TASK DESCRIPTION: Output every line below without omitting or altering anything.

/---

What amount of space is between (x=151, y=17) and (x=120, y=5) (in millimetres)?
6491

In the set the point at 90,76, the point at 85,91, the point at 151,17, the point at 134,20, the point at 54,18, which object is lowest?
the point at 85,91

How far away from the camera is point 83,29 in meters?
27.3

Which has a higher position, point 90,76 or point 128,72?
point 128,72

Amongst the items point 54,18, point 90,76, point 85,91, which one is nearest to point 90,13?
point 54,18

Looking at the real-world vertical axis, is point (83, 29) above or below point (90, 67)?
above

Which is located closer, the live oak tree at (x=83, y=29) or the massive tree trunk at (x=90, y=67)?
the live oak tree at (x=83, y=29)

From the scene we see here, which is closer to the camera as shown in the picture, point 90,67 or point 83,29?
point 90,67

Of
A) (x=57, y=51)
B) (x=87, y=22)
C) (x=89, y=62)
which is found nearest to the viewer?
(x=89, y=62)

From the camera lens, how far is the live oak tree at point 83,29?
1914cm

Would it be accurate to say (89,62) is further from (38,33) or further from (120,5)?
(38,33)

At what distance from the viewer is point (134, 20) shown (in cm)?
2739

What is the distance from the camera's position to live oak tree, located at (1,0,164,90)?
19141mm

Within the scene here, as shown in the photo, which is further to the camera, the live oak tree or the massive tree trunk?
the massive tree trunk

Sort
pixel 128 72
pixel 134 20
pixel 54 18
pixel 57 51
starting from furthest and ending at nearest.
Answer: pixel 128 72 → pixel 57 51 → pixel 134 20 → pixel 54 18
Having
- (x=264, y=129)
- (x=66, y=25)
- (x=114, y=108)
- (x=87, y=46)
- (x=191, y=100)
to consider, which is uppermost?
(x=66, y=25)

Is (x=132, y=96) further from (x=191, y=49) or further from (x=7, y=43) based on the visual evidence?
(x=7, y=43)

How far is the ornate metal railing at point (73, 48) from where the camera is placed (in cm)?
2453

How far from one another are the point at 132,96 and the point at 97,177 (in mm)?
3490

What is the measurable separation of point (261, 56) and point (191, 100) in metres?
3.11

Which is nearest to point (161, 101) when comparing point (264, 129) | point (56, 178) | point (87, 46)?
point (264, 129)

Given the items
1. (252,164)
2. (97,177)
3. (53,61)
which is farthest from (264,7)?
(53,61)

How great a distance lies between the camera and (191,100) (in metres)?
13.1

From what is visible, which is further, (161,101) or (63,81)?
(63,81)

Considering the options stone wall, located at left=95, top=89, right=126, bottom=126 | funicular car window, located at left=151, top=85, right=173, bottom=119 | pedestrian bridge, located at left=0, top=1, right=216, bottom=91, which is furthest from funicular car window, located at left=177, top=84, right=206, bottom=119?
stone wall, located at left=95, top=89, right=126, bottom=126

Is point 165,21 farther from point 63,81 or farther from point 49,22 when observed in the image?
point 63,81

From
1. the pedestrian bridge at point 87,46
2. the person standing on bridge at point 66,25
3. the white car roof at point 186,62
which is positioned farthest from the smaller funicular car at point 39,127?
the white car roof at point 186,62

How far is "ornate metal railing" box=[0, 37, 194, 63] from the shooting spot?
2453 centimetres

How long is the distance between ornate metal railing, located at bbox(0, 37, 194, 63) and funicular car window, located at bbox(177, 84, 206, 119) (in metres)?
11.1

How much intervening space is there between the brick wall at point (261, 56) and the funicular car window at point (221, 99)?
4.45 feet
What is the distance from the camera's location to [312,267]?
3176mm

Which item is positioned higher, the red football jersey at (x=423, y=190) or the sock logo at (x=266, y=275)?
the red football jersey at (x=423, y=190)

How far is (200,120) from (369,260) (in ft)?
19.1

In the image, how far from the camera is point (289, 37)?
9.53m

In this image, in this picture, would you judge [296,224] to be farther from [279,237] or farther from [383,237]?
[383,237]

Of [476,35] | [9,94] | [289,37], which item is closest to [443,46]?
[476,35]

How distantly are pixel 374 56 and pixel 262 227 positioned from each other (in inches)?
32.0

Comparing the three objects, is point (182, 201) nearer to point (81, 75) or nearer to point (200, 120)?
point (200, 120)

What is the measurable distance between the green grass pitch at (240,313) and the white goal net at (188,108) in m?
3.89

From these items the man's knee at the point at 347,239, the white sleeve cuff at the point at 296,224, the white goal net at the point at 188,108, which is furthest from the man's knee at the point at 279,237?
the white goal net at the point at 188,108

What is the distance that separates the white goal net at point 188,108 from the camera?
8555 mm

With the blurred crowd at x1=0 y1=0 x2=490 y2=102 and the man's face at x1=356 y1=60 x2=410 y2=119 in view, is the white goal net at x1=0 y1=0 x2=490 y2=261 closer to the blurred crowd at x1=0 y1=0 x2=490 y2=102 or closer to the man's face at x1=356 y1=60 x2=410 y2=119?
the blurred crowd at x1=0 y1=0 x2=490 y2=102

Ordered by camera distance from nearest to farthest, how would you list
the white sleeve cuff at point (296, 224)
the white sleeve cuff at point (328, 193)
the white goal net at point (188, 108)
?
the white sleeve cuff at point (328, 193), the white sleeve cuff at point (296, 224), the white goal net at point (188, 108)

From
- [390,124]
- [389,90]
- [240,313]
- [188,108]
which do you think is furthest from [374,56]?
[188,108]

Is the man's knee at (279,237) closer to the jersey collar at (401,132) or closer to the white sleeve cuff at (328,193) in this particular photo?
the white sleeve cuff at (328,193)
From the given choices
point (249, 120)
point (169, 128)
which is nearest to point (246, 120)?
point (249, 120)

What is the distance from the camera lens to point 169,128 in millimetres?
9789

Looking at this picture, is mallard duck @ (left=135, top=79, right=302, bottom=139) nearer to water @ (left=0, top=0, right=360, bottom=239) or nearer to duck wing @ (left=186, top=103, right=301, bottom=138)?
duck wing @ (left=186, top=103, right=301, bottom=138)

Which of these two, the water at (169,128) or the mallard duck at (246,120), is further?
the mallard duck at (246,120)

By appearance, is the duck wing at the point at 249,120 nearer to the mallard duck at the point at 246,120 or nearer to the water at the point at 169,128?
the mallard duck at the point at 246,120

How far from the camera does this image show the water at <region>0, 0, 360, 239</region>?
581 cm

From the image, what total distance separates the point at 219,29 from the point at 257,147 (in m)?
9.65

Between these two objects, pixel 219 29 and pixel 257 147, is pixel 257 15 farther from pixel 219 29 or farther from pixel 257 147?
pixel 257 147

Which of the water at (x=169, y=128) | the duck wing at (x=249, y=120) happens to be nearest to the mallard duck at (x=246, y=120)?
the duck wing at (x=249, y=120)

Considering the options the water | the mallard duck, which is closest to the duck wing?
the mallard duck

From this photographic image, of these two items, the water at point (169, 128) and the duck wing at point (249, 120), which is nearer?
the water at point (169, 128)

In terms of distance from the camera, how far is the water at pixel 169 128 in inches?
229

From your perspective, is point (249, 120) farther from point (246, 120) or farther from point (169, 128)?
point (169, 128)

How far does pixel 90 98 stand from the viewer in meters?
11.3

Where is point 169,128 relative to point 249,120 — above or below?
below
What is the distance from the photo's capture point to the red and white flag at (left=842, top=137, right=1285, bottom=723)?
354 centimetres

\---

RESPONSE TO THE TASK:
What amount of space is between (x=151, y=17) and (x=120, y=5) (in millimetres)?
6491

In the set the point at 90,76, the point at 85,91, the point at 151,17, the point at 134,20, the point at 54,18, which object is lowest?
the point at 85,91

How far away from the camera is point 83,29 in meters?
27.3

Which has a higher position, point 90,76 or point 128,72?
point 128,72

Amongst the items point 54,18, point 90,76, point 85,91, which one is nearest to point 90,13?
point 54,18

Looking at the real-world vertical axis, is point (83, 29) above or below point (90, 67)?
above

Which is located closer, the live oak tree at (x=83, y=29) or the massive tree trunk at (x=90, y=67)?
the live oak tree at (x=83, y=29)

From the scene we see here, which is closer to the camera as shown in the picture, point 90,67 or point 83,29?
point 90,67

Of
A) (x=57, y=51)
B) (x=87, y=22)
C) (x=89, y=62)
which is found nearest to the viewer?
(x=89, y=62)

From the camera lens, how far is the live oak tree at point 83,29?
1914cm

Would it be accurate to say (89,62) is further from (38,33) or further from (120,5)?
(38,33)

At what distance from the viewer is point (134, 20) shown (in cm)?
2739

What is the distance from the camera's position to live oak tree, located at (1,0,164,90)?
19141mm

Within the scene here, as shown in the photo, which is further to the camera, the live oak tree or the massive tree trunk?
the massive tree trunk

Sort
pixel 128 72
pixel 134 20
pixel 54 18
pixel 57 51
starting from furthest and ending at nearest.
Answer: pixel 128 72 → pixel 57 51 → pixel 134 20 → pixel 54 18
Having
- (x=264, y=129)
- (x=66, y=25)
- (x=114, y=108)
- (x=87, y=46)
- (x=191, y=100)
to consider, which is uppermost?
(x=66, y=25)

Is (x=132, y=96) further from (x=191, y=49) or further from (x=7, y=43) based on the visual evidence?
(x=7, y=43)

How far is the ornate metal railing at point (73, 48) from where the camera is placed (in cm)?
2453

How far from one another are the point at 132,96 and the point at 97,177 (in mm)?
3490

What is the measurable separation of point (261, 56) and point (191, 100) in metres?
3.11

Which is nearest to point (161, 101) when comparing point (264, 129) | point (56, 178) | point (87, 46)?
point (264, 129)

Given the items
1. (252,164)
2. (97,177)
3. (53,61)
which is farthest from (264,7)?
(53,61)

How great a distance lies between the camera and (191,100) (in metres)?
13.1

From what is visible, which is further, (161,101) or (63,81)?
(63,81)

Considering the options stone wall, located at left=95, top=89, right=126, bottom=126 | funicular car window, located at left=151, top=85, right=173, bottom=119 | pedestrian bridge, located at left=0, top=1, right=216, bottom=91, which is furthest from funicular car window, located at left=177, top=84, right=206, bottom=119?
stone wall, located at left=95, top=89, right=126, bottom=126

Is point 165,21 farther from point 63,81 or farther from point 49,22 when observed in the image?
point 63,81

From
1. the pedestrian bridge at point 87,46
2. the person standing on bridge at point 66,25
3. the white car roof at point 186,62
which is positioned farthest from the smaller funicular car at point 39,127?
the white car roof at point 186,62

How far is "ornate metal railing" box=[0, 37, 194, 63] from the shooting spot?
2453 centimetres

How long is the distance between ornate metal railing, located at bbox(0, 37, 194, 63) and funicular car window, located at bbox(177, 84, 206, 119) (in metres)?
11.1

How much intervening space is there between the brick wall at point (261, 56) and the funicular car window at point (221, 99)?
4.45 feet
What is the distance from the camera's location to [312,267]?
3176mm

Which item is positioned higher, the red football jersey at (x=423, y=190) or the sock logo at (x=266, y=275)?
the red football jersey at (x=423, y=190)

How far is (200,120) from (369,260) (in ft)?
19.1

In the image, how far from the camera is point (289, 37)?
9.53m

In this image, in this picture, would you judge [296,224] to be farther from [279,237] or farther from [383,237]?
[383,237]

Of [476,35] | [9,94] | [289,37], which item is closest to [443,46]?
[476,35]

How distantly are pixel 374 56 and pixel 262 227 positioned from each other (in inches)?
32.0

Comparing the three objects, is point (182, 201) nearer to point (81, 75) or nearer to point (200, 120)?
point (200, 120)

What is the measurable distance between the green grass pitch at (240,313) and the white goal net at (188,108) in m?
3.89

From these items the man's knee at the point at 347,239, the white sleeve cuff at the point at 296,224, the white goal net at the point at 188,108, which is furthest from the man's knee at the point at 279,237?
the white goal net at the point at 188,108

What is the distance that separates the white goal net at point 188,108 from the camera?
8555 mm

With the blurred crowd at x1=0 y1=0 x2=490 y2=102 and the man's face at x1=356 y1=60 x2=410 y2=119 in view, is the white goal net at x1=0 y1=0 x2=490 y2=261 closer to the blurred crowd at x1=0 y1=0 x2=490 y2=102 or closer to the man's face at x1=356 y1=60 x2=410 y2=119?
the blurred crowd at x1=0 y1=0 x2=490 y2=102

Ordered by camera distance from nearest to farthest, how would you list
the white sleeve cuff at point (296, 224)
the white sleeve cuff at point (328, 193)
the white goal net at point (188, 108)
?
the white sleeve cuff at point (328, 193), the white sleeve cuff at point (296, 224), the white goal net at point (188, 108)

From
- [390,124]
- [389,90]
- [240,313]
- [188,108]
which do you think is furthest from [374,56]?
[188,108]

Is the man's knee at (279,237) closer to the jersey collar at (401,132) or closer to the white sleeve cuff at (328,193) in this particular photo?
the white sleeve cuff at (328,193)
From the given choices
point (249, 120)
point (169, 128)
which is nearest to point (246, 120)?
point (249, 120)

What is the distance from the camera lens to point 169,128 in millimetres?
9789

Looking at this picture, is mallard duck @ (left=135, top=79, right=302, bottom=139) nearer to water @ (left=0, top=0, right=360, bottom=239) or nearer to duck wing @ (left=186, top=103, right=301, bottom=138)?
duck wing @ (left=186, top=103, right=301, bottom=138)

Which of these two, the water at (169,128) or the mallard duck at (246,120), is further?
the mallard duck at (246,120)

By appearance, is the duck wing at the point at 249,120 nearer to the mallard duck at the point at 246,120 or nearer to the water at the point at 169,128?
the mallard duck at the point at 246,120

How far from the camera does this image show the water at <region>0, 0, 360, 239</region>?
581 cm

From the image, what total distance separates the point at 219,29 from the point at 257,147 (in m)?
9.65

Between these two objects, pixel 219 29 and pixel 257 147, is pixel 257 15 farther from pixel 219 29 or farther from pixel 257 147?
pixel 257 147

Which of the water at (x=169, y=128) | the duck wing at (x=249, y=120) happens to be nearest to the mallard duck at (x=246, y=120)?
the duck wing at (x=249, y=120)

Considering the options the water | the mallard duck, which is closest to the duck wing?
the mallard duck

From this photographic image, of these two items, the water at point (169, 128) and the duck wing at point (249, 120), which is nearer?
the water at point (169, 128)

In terms of distance from the camera, how far is the water at pixel 169 128 in inches?
229

From your perspective, is point (249, 120) farther from point (246, 120) or farther from point (169, 128)?
point (169, 128)

How far does pixel 90 98 stand from the viewer in meters?
11.3

Where is point 169,128 relative to point 249,120 — above or below?
below
What is the distance from the photo's capture point to the red and white flag at (left=842, top=137, right=1285, bottom=723)?
354 centimetres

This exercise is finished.